I have the following dataset:
var1 = as.data.frame(c(runif(100,2,10),rep(NA,900)))
var2 = as.data.frame(runif(1000,-1,9))
colnames(var1)<-"var1"
colnames(var2)<-"var2"
data <- cbind(var1 ,var2)
I want to plot the histogram of var1 and var2 in one plot, and as a mirror chart, without deleting rows from var2.
I used this code:
p <- ggplot(data, aes(x=x) )
geom_histogram( aes(x = var1, y = ..density..), fill="#69b3a2" )
geom_label( aes(x=4.5, y=0.25, label="variable1"), color="#69b3a2")
geom_histogram( aes(x = var2, y = -..density..), fill= "#404080")

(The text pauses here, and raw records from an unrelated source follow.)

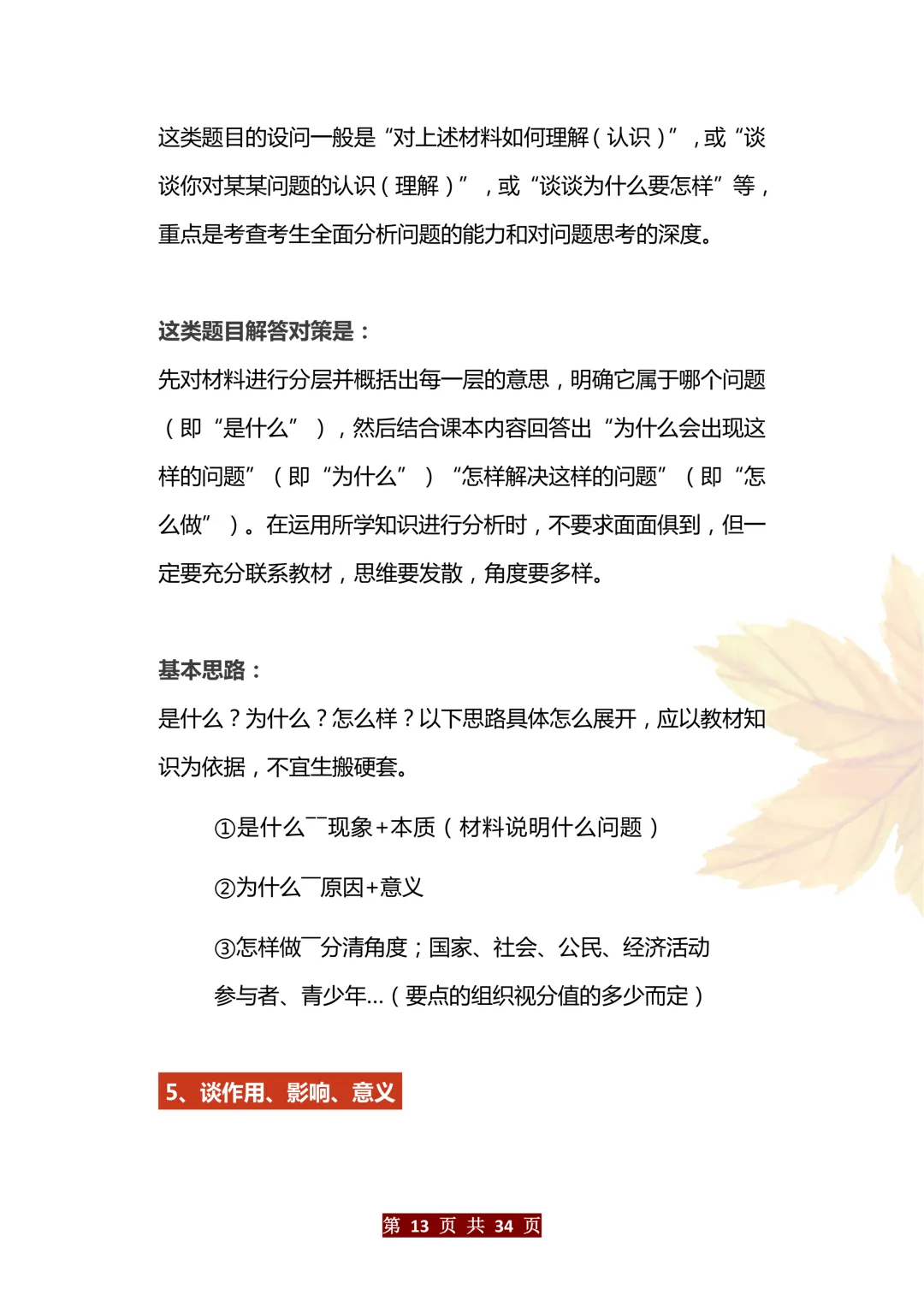 这类题目的设问一般是“对上述材料如何理解（认识）”，或“谈谈你对某某问题的认识（理解）”，或“谈谈为什么要怎样”等，重点是考查考生全面分析问题的能力和对问题思考的深度。

这类题目解答对策是：
先对材料进行分层并概括出每一层的意思，明确它属于哪个问题（即“是什么”），然后结合课本内容回答出“为什么会出现这样的问题”（即“为什么”）“怎样解决这样的问题”（即“怎么做”）。在运用所学知识进行分析时，不要求面面俱到，但一定要充分联系教材，思维要发散，角度要多样。

基本思路：
是什么？为什么？怎么样？以下思路具体怎么展开，应以教材知识为依据，不宜生搬硬套。

①是什么¯¯现象+本质（材料说明什么问题）

②为什么¯原因+意义

③怎样做¯分清角度；国家、社会、公民、经济活动参与者、青少年…（要点的组织视分值的多少而定）

5、谈作用、影响、意义

第 13 页 共 34 页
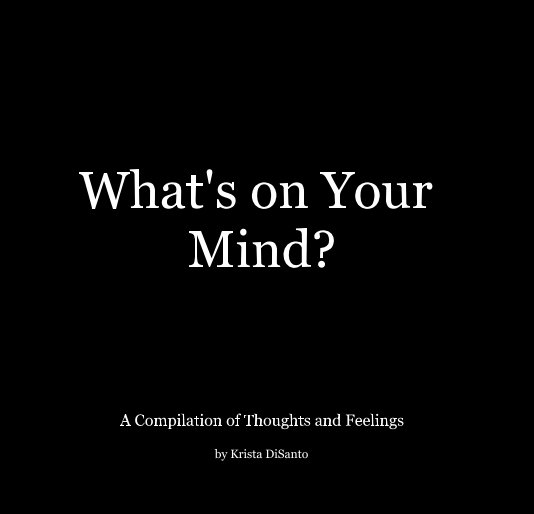 What's on Your Mind?

A Compilation of Thoughts and Feelings

by Krista DiSanto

geom_label( aes(x=4.5, y=-0.25, label="variable2"), color="#404080")
theme_ipsum()
xlab("value of x")
p
and I got this chart:
but it seems that this graph doesn't include 900 values of var2 (they were deleted because we have 900 NAs in var1).

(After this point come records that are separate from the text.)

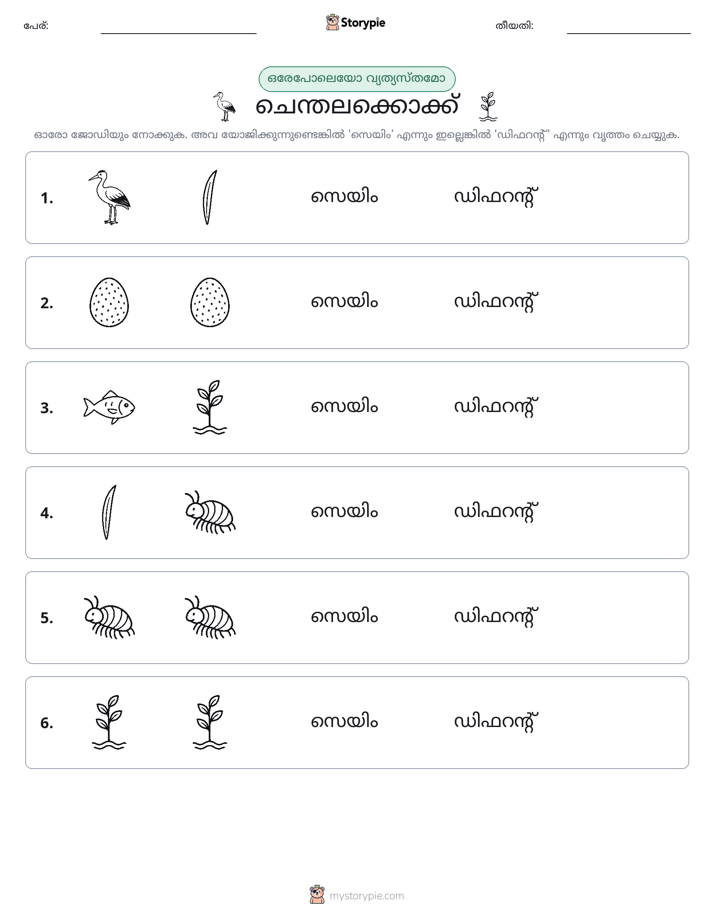 പേര്: ____ Storypie തീയതി: ____

ഒരേപോലെയോ വ്യത്യസ്തമോ

ചെന്തലക്കൊക്ക്

ഓരോ ജോഡിയും നോക്കുക. അവ യോജിക്കുന്നുണ്ടെങ്കിൽ 'സെയിം' എന്നും ഇല്ലെങ്കിൽ 'ഡിഫറന്റ്' എന്നും വൃത്തം ചെയ്യുക.

1. സെയിം ഡിഫറന്റ്

2. സെയിം ഡിഫറന്റ്

3. സെയിം ഡിഫറന്റ്

4. സെയിം ഡിഫറന്റ്

5. സെയിം ഡിഫറന്റ്

6. സെയിം ഡിഫറന്റ്

mystorypie.com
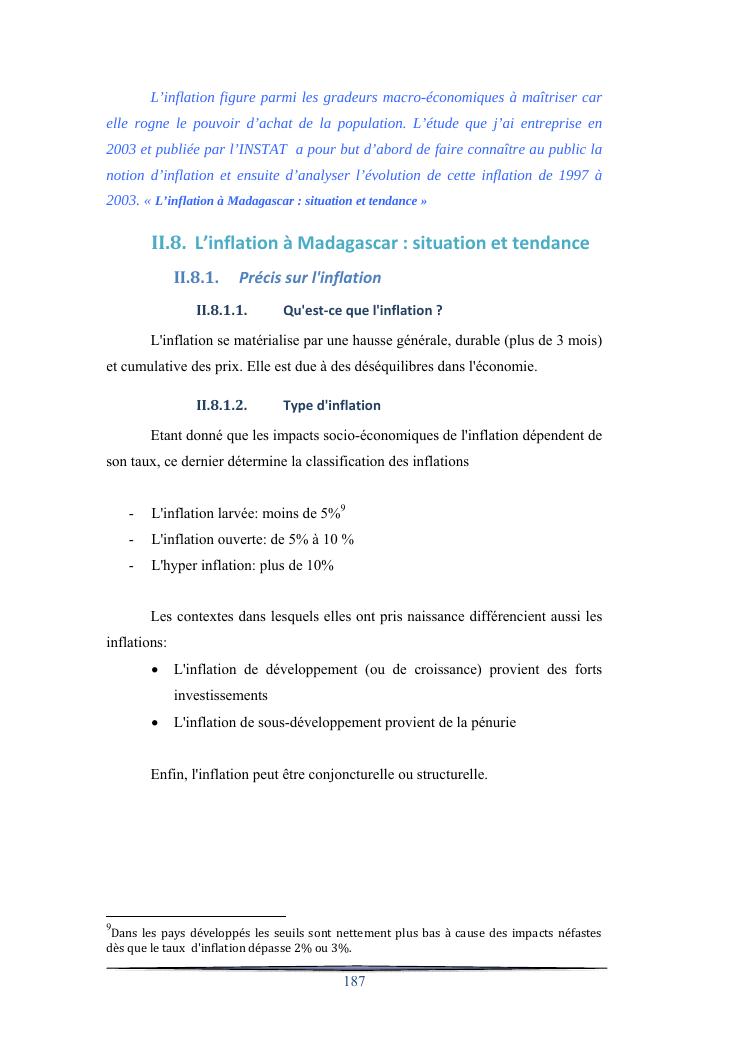 L’inflation figure parmi les gradeurs macro-économiques à maîtriser car elle rogne le pouvoir d’achat de la population. L’étude que j’ai entreprise en 2003 et publiée par l’INSTAT a pour but d’abord de faire connaître au public la notion d’inflation et ensuite d’analyser l’évolution de cette inflation de 1997 à 2003. « L’inflation à Madagascar : situation et tendance »

II.8. L’inflation à Madagascar : situation et tendance

II.8.1. Précis sur l'inflation

II.8.1.1. Qu'est-ce que l'inflation ?

L'inflation se matérialise par une hausse générale, durable (plus de 3 mois) et cumulative des prix. Elle est due à des déséquilibres dans l'économie.

II.8.1.2. Type d'inflation

Etant donné que les impacts socio-économiques de l'inflation dépendent de son taux, ce dernier détermine la classification des inflations

- L'inflation larvée: moins de 5%$^9$
- L'inflation ouverte: de 5% à 10 %
- L'hyper inflation: plus de 10%

Les contextes dans lesquels elles ont pris naissance différencient aussi les inflations:
• L'inflation de développement (ou de croissance) provient des forts investissements
• L'inflation de sous-développement provient de la pénurie

Enfin, l'inflation peut être conjoncturelle ou structurelle.

$^9$Dans les pays développés les seuils sont nettement plus bas à cause des impacts néfastes dès que le taux d'inflation dépasse 2% ou 3%.

187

I don't want to replace the NAs with another value, because I will not have the required shape of graph, for example I replaced the NAs with 0 and this is what I got:
data[is.na(data)]<-0
Is there any way to plot the graph with all values in the dataset, and get the required plot which should be similar to the first plot ?
CodePudding user response:
I think you are just getting confused with the warning message. The var2
data is being plotted. To reassure you of this, let's modify your data frame:
var1 = as.data.frame(c(runif(100,2,10), rep(NA, 900)))

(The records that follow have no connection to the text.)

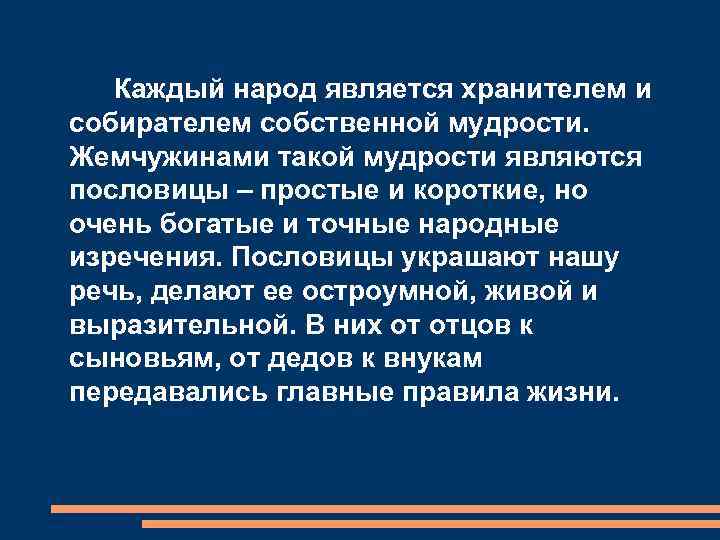 Каждый народ является хранителем и собирателем собственной мудрости. Жемчужинами такой мудрости являются пословицы – простые и короткие, но очень богатые и точные народные изречения. Пословицы украшают нашу речь, делают ее остроумной, живой и выразительной. В них от отцов к сыновьям, от дедов к внукам передавались главные правила жизни.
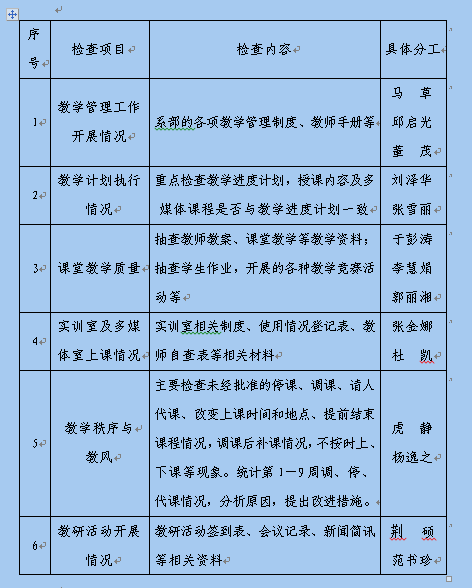 | 序号 | 检查项目 | 检查内容 | 具体分工 |
|---|---|---|---|
| 1 | 教学管理工作开展情况 | 系部的各项教学管理制度、教师手册等 | 马　草 邱启光 董　茂 |
| 2 | 教学计划执行情况 | 重点检查教学进度计划，授课内容及多媒体课程是否与教学进度计划一致 | 刘泽华 张雪丽 |
| 3 | 课堂教学质量 | 抽查教师教案、课堂教学等教学资料；抽查学生作业，开展的各种教学竞赛活动等 | 于彭涛 李慧娟 郭丽湘 |
| 4 | 实训室及多媒体室上课情况 | 实训室相关制度、使用情况登记表、教师自查表等相关材料 | 张金娜 杜　凯 |
| 5 | 教学秩序与教风 | 主要检查未经批准的停课、调课、请人代课、改变上课时间和地点、提前结束课程情况，调课后补课情况，不按时上、下课等现象。统计第1—9周调、停、代课情况，分析原因，提出改进措施。 | 虎　静 杨逸之 |
| 6 | 教研活动开展情况 | 教研活动签到表、会议记录、新闻简讯等相关资料 | 荆　硕 范书珍 |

var2 = as.data.frame(c(runif(100, -1, 3), runif(900, 5, 9)))
Now you can see that if all the rows where var1
is NA
are removed, you should only see var2
values between -1 and 3. If var2
is plotted even though var1
is NA
, we should also get some values between 5 and 9 being plotted for var2
:
colnames(var1)<-"var1"
colnames(var2)<-"var2"
data <- cbind(var1 ,var2)
p <- ggplot(data, aes(x=x) )
geom_histogram( aes(x = var1, y = ..density..), fill="#69b3a2" )
geom_label( aes(x=4.5, y=0.25, label="variable1"), color="#69b3a2")
geom_histogram( aes(x = var2, y = -..density..), fill= "#404080")
geom_label( aes(x=4.5, y=-0.25, label="variable2"), color="#404080")
xlab("value of x")
p
So you don't need to worry; only the variable with missing entries will not be plotted.